> _JOB ITEM_
Give each of the records below as an item in a numbered list, leaving out any blank lines.
*** Opening AVAILABLE DATA ***
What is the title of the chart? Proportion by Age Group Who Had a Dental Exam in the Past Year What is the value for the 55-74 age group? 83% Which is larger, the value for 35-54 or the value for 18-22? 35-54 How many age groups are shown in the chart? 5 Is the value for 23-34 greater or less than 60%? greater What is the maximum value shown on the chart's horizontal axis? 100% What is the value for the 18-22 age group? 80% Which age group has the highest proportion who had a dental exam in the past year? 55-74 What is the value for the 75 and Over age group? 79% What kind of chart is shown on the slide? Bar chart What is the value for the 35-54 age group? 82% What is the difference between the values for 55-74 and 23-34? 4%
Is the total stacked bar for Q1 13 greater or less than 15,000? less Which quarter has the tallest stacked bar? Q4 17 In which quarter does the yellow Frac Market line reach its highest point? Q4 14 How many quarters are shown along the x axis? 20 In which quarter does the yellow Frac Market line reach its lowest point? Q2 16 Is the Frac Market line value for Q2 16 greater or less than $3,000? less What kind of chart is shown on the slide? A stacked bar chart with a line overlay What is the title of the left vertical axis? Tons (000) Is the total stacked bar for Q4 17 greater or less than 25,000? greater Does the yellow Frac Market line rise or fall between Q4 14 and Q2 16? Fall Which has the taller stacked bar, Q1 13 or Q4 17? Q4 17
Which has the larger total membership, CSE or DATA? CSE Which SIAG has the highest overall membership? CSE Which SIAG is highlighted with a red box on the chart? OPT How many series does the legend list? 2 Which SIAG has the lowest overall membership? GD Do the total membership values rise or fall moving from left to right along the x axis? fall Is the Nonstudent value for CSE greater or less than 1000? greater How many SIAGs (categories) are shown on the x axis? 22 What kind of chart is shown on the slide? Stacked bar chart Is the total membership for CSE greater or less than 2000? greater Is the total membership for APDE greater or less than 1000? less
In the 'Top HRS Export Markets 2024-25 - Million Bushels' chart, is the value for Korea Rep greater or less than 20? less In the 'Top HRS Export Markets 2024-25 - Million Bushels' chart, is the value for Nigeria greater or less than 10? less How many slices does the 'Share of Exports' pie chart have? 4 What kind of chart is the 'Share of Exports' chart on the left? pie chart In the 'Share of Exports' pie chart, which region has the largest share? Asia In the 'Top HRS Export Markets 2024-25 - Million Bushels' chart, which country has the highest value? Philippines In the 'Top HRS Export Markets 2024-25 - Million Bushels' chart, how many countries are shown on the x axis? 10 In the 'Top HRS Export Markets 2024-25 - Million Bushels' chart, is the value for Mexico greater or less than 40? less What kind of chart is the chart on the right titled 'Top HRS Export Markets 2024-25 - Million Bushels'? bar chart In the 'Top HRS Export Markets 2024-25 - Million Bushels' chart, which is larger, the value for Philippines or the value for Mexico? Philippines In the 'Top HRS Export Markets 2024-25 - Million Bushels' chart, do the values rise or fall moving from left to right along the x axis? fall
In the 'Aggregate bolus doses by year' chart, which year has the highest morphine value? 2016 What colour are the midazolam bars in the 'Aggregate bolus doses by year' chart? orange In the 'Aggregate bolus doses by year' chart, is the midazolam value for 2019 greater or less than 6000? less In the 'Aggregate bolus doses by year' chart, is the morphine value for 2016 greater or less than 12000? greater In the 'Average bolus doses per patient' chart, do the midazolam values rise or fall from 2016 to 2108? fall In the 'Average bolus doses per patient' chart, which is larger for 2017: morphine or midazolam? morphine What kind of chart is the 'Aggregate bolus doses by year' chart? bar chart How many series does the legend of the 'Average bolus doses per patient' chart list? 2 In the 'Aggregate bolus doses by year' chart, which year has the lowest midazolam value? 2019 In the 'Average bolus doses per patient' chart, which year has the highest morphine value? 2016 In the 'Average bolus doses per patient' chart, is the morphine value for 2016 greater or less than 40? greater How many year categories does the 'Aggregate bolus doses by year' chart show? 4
*** Closing AVAILABLE DATA ***
> _TASK OUTPUT_
1. What is the title of the chart? Proportion by Age Group Who Had a Dental Exam in the Past Year What is the value for the 55-74 age group? 83% Which is larger, the value for 35-54 or the value for 18-22? 35-54 How many age groups are shown in the chart? 5 Is the value for 23-34 greater or less than 60%? greater What is the maximum value shown on the chart's horizontal axis? 100% What is the value for the 18-22 age group? 80% Which age group has the highest proportion who had a dental exam in the past year? 55-74 What is the value for the 75 and Over age group? 79% What kind of chart is shown on the slide? Bar chart What is the value for the 35-54 age group? 82% What is the difference between the values for 55-74 and 23-34? 4%
2. Is the total stacked bar for Q1 13 greater or less than 15,000? less Which quarter has the tallest stacked bar? Q4 17 In which quarter does the yellow Frac Market line reach its highest point? Q4 14 How many quarters are shown along the x axis? 20 In which quarter does the yellow Frac Market line reach its lowest point? Q2 16 Is the Frac Market line value for Q2 16 greater or less than $3,000? less What kind of chart is shown on the slide? A stacked bar chart with a line overlay What is the title of the left vertical axis? Tons (000) Is the total stacked bar for Q4 17 greater or less than 25,000? greater Does the yellow Frac Market line rise or fall between Q4 14 and Q2 16? Fall Which has the taller stacked bar, Q1 13 or Q4 17? Q4 17
3. Which has the larger total membership, CSE or DATA? CSE Which SIAG has the highest overall membership? CSE Which SIAG is highlighted with a red box on the chart? OPT How many series does the legend list? 2 Which SIAG has the lowest overall membership? GD Do the total membership values rise or fall moving from left to right along the x axis? fall Is the Nonstudent value for CSE greater or less than 1000? greater How many SIAGs (categories) are shown on the x axis? 22 What kind of chart is shown on the slide? Stacked bar chart Is the total membership for CSE greater or less than 2000? greater Is the total membership for APDE greater or less than 1000? less
4. In the 'Top HRS Export Markets 2024-25 - Million Bushels' chart, is the value for Korea Rep greater or less than 20? less In the 'Top HRS Export Markets 2024-25 - Million Bushels' chart, is the value for Nigeria greater or less than 10? less How many slices does the 'Share of Exports' pie chart have? 4 What kind of chart is the 'Share of Exports' chart on the left? pie chart In the 'Share of Exports' pie chart, which region has the largest share? Asia In the 'Top HRS Export Markets 2024-25 - Million Bushels' chart, which country has the highest value? Philippines In the 'Top HRS Export Markets 2024-25 - Million Bushels' chart, how many countries are shown on the x axis? 10 In the 'Top HRS Export Markets 2024-25 - Million Bushels' chart, is the value for Mexico greater or less than 40? less What kind of chart is the chart on the right titled 'Top HRS Export Markets 2024-25 - Million Bushels'? bar chart In the 'Top HRS Export Markets 2024-25 - Million Bushels' chart, which is larger, the value for Philippines or the value for Mexico? Philippines In the 'Top HRS Export Markets 2024-25 - Million Bushels' chart, do the values rise or fall moving from left to right along the x axis? fall
5. In the 'Aggregate bolus doses by year' chart, which year has the highest morphine value? 2016 What colour are the midazolam bars in the 'Aggregate bolus doses by year' chart? orange In the 'Aggregate bolus doses by year' chart, is the midazolam value for 2019 greater or less than 6000? less In the 'Aggregate bolus doses by year' chart, is the morphine value for 2016 greater or less than 12000? greater In the 'Average bolus doses per patient' chart, do the midazolam values rise or fall from 2016 to 2108? fall In the 'Average bolus doses per patient' chart, which is larger for 2017: morphine or midazolam? morphine What kind of chart is the 'Aggregate bolus doses by year' chart? bar chart How many series does the legend of the 'Average bolus doses per patient' chart list? 2 In the 'Aggregate bolus doses by year' chart, which year has the lowest midazolam value? 2019 In the 'Average bolus doses per patient' chart, which year has the highest morphine value? 2016 In the 'Average bolus doses per patient' chart, is the morphine value for 2016 greater or less than 40? greater How many year categories does the 'Aggregate bolus doses by year' chart show? 4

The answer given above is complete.